*What you will do:* Copy out, from the entries below, each line holding the string "States".

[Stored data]
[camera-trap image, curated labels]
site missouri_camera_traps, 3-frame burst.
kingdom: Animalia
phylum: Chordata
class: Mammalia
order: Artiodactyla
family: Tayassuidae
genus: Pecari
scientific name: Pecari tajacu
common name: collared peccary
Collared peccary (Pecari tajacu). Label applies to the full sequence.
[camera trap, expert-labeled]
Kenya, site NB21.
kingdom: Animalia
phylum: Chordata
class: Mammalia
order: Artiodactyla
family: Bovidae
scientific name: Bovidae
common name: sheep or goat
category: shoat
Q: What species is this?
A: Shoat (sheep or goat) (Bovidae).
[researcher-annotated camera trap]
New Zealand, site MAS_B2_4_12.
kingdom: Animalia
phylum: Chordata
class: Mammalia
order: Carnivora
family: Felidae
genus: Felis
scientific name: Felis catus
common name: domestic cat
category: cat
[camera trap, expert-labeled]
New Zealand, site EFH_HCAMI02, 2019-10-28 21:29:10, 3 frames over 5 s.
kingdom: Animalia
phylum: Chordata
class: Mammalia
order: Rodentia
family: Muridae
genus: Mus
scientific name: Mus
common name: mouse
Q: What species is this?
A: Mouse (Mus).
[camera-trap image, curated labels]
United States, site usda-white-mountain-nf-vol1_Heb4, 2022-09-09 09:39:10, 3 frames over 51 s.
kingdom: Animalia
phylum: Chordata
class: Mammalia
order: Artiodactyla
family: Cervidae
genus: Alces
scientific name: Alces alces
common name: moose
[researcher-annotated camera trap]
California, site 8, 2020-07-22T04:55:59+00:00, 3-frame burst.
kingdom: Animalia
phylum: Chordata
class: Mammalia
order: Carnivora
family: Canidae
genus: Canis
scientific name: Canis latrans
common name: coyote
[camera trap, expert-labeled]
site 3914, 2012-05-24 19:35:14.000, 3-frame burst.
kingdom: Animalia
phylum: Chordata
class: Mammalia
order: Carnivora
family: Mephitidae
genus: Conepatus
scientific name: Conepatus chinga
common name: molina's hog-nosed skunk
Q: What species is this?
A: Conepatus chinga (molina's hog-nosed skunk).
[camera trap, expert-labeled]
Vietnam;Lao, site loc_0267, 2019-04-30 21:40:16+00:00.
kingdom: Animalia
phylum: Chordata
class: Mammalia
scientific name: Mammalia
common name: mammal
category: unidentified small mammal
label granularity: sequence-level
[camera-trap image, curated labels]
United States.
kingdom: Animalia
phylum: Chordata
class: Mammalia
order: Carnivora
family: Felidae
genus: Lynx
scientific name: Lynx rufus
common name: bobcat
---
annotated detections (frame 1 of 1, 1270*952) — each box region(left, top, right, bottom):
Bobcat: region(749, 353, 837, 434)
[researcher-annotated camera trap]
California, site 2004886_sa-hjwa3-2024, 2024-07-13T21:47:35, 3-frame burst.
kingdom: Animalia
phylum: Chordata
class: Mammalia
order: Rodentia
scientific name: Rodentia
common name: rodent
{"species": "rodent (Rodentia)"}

*Answer box:*
United States, site usda-white-mountain-nf-vol1_Heb4, 2022-09-09 09:39:10, 3 frames over 51 s.
United States.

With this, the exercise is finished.